Post by glovisol » Thu Feb 07, 2019 4:37 pm

Here is the detailed report:

1) The antenna is mounted on a 1.8 m steel pole which goest through the roof and is mounted with two steel brackets to a wooden beam of the roof. There is an elecrical (not RF!)) ground tied to the pole which was wired ages ago and is connected to the general electrical wiring of the house.

2) At the base of the Discone there is an UHF female connector. A male UHF connector connects here carrying the RG58 coax. The coax comes in through the roof with a length of 2.4 m and here I have wound the choke using extra length cable I had prudently left in place. I used a 4" dia. standard water bottle full of water for easy winding, then emptied the bottle & dried the inside with compressed air.

3) The choke amounts to 12 full turns, close spaced and looking at Bas' reference should be good from 2.5 to 30 MHz. I removed the toroids at the receiver's end.

□ □ □ □ □ □ □

#### [Exercise a]
Can you transcribe the antenna post between "3) The choke" and "the receiver's end.", inclusive?
The antenna post above and the entries that come next are unrelated.

□ □ □ □ □ □ □

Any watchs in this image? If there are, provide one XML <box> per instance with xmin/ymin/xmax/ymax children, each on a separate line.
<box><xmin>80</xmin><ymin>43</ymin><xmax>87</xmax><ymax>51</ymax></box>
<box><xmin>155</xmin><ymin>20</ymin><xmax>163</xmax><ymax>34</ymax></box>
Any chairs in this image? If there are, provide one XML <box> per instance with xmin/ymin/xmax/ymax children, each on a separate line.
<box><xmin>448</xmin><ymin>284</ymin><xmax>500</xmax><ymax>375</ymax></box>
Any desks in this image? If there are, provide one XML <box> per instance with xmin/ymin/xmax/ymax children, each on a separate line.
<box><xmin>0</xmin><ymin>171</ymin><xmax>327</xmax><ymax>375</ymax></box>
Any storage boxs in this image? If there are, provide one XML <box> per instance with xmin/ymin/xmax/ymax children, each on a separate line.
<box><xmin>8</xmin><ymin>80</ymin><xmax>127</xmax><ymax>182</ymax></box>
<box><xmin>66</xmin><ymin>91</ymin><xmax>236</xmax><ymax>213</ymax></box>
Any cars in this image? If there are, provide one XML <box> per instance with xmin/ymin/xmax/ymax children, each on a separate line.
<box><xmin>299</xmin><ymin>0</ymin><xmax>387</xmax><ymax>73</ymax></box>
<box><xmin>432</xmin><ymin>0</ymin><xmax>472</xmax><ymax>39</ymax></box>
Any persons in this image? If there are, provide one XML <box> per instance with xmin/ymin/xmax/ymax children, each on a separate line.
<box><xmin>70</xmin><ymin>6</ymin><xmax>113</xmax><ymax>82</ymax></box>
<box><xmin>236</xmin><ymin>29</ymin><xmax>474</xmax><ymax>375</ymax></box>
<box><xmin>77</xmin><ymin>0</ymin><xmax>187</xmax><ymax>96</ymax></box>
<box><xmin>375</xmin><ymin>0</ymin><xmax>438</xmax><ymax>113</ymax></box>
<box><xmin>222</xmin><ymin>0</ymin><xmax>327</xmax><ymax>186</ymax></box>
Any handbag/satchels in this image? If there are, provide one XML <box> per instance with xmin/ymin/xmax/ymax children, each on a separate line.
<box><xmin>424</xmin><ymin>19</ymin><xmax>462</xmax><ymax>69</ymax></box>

□ □ □ □ □ □ □

#### [Exercise b]
Which lines of the entries contain the string "chairs", with case counting? Pick out each one and copy it.

#### [Full response a]
3) The choke amounts to 12 full turns, close spaced and looking at Bas' reference should be good from 2.5 to 30 MHz. I removed the toroids at the receiver's end.

#### [Full response b]
Any chairs in this image? If there are, provide one XML <box> per instance with xmin/ymin/xmax/ymax children, each on a separate line.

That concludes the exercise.